Dari semua ini, apa yang saya lihat tidaklah lebih dari para pengecut ... tapi saya juga melihat saudara-saudara saya di dalam diri mereka. Betapa pun keji dan salahnya para agen dan pemerintah Israel, mereka masih saudara-saudara saya dan sekarang saya iba terhadap mereka. Karena mereka melepaskan hal yang paling berharga dari diri mereka sebagai manusia, yakni kemanusiaan mereka.
Sebagai penutup, saya ingin tantang setiap pendukung Gandhi, setiap orang yang berpikir mereka memahami Gandhi, yang mengakui Gandhi sebagai salah satu jiwa besar pada zaman kita, saya menantang Anda dalam sebentuk pertanyaan.

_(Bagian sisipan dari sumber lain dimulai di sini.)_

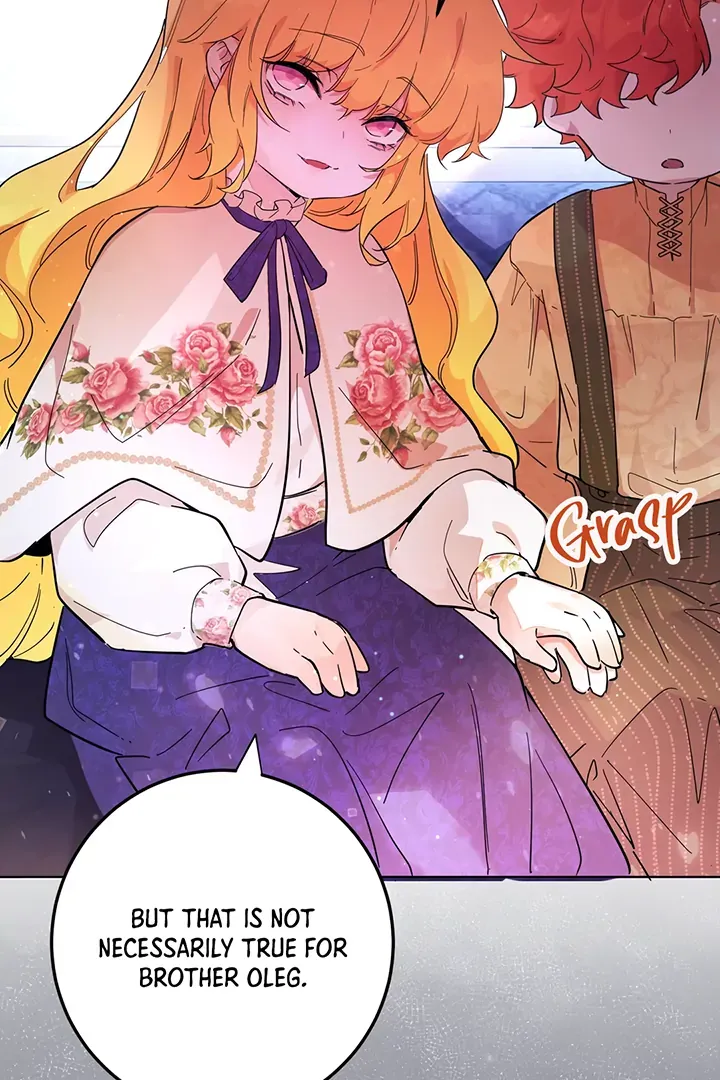 From Six to Sovereignty: The Girl Who Ruled Chapter 27 page 54 - 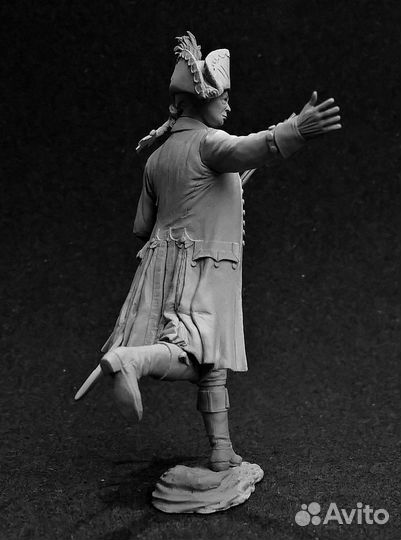 Миниатюра Chronos Miniatures CHM-54307(M)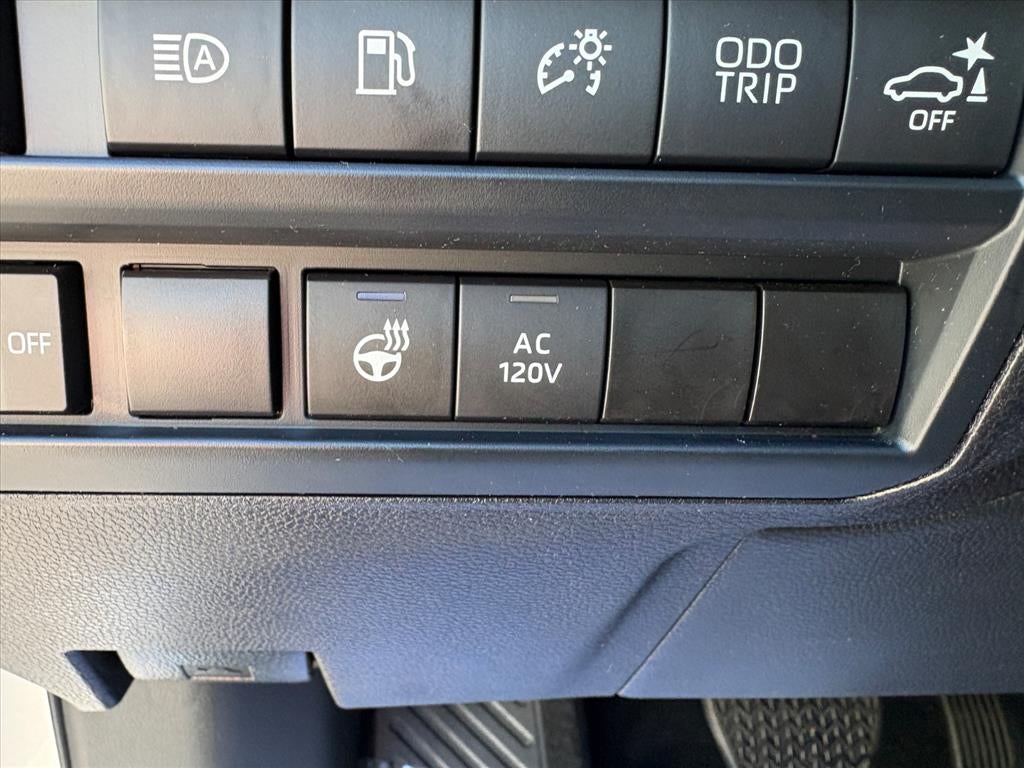 2024 Toyota Tundra Hybrid 1794 Edition 4WD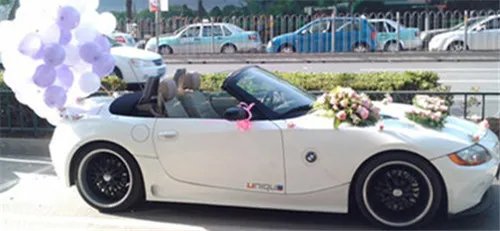 合肥租婚车价格一览表 婚车租赁渠道有几种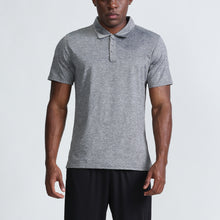 Charger l&#39;image dans la galerie, Men&#39;s Summer Short Sleeve Sporty Quick Dry Breathable Polo Shirts
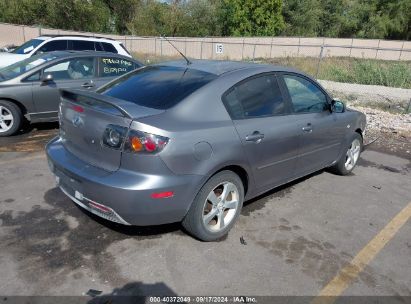 Lot #3035089770 2006 MAZDA MAZDA3 I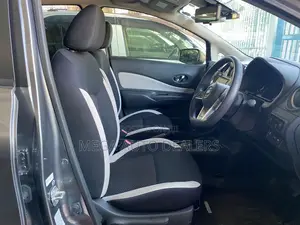 Nissan Note 2018 Gray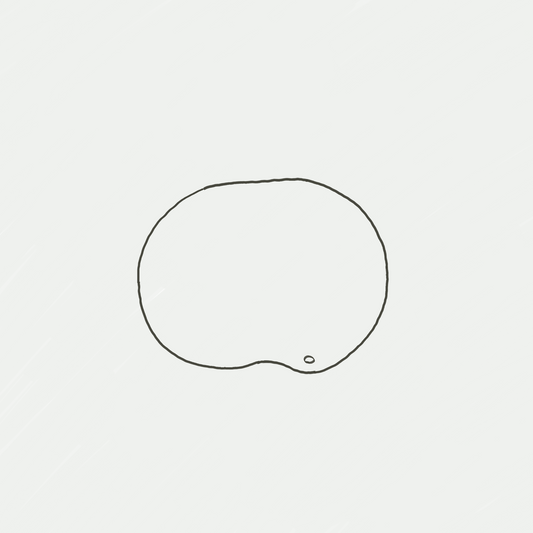 Merino Wool Felt Mouse Pad | Minimalist Desk Accessory | MATT™
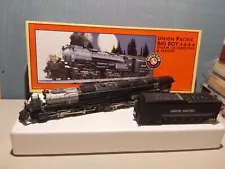 Lionel O Scale 6-28029 Union Pacific Big Boy 4-8-8-4 Locomotive & Tender. L/N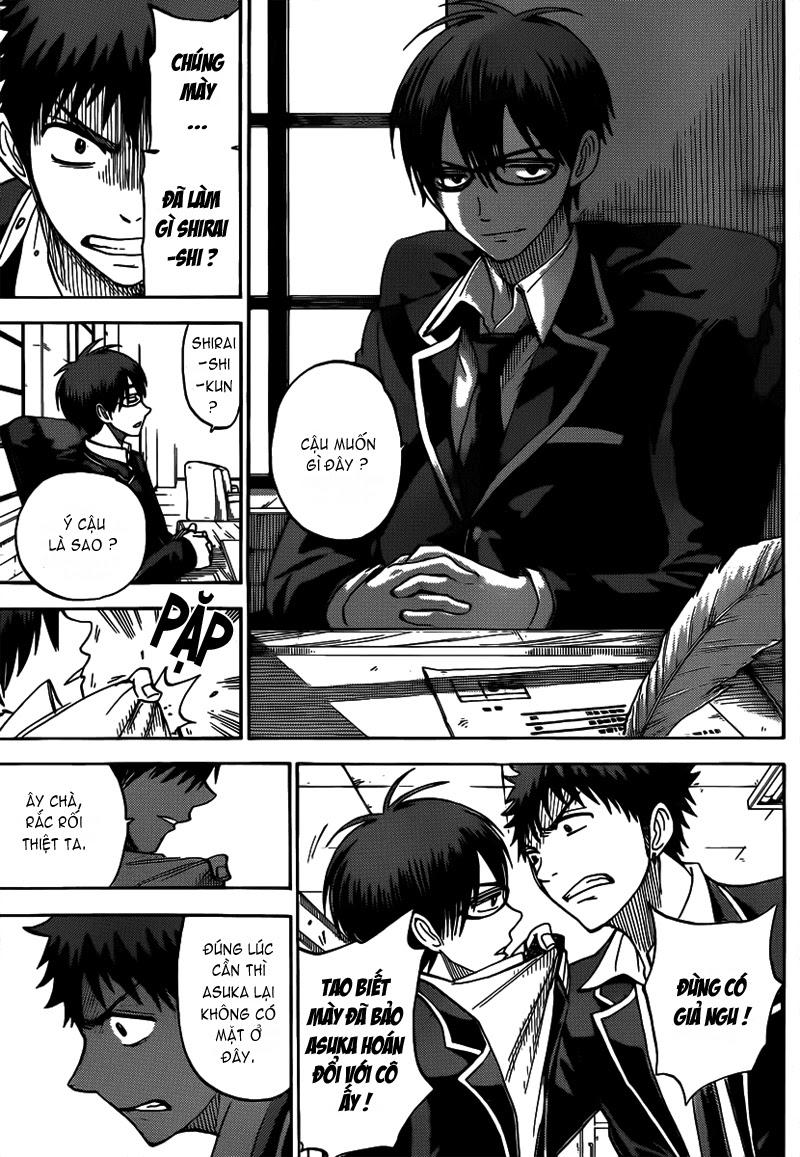 Phòng Gym Hanlim: Chapter 81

Tolong jelaskan bagaimana kami, para pembela Mavi Mamara, bukanlah contoh modern dari esensi Gandhi? Tapi pertama-tama bacalah dulu kata-kata Gandhi sendiri.
“Saya percaya bahwa, dimana hanya ada pilihan antara menjadi pengecut atau kekerasan, maka saya akan menyarankan kekerasan .... Saya lebih memilih India untuk angkat senjata dalam rangka membela kehormatannya daripada ia harus, dengan cara pengecut, menjadi saksi tak berdaya atas keterhinaannya sendiri.” ~ Mahatma Gandhi
Dan terakhir saya punya satu tantangan lain. Saya menantang setiap kritikus nilai, secara terbuka, untuk berdebat dengan saya di panggung terbuka atas tindakan kami pada hari itu. Saya terutama akan sangat senang untuk berdebat dengan para pemimpin Israel yang menuduh kami bersalah, dan akan senang luar biasa untuk menghadapi kalian.
Semua yang saya saksikan dari Israel hanyalah para pengecut dengan senjata, jadi saya siap untuk melihat Anda dalam konteks yang baru. Saya ingin berdebat dengan Anda di panggung terbuka. Anggap ini sebagai tantangan terbuka dan mari kita lihat seberapa berani pemimpin Israel.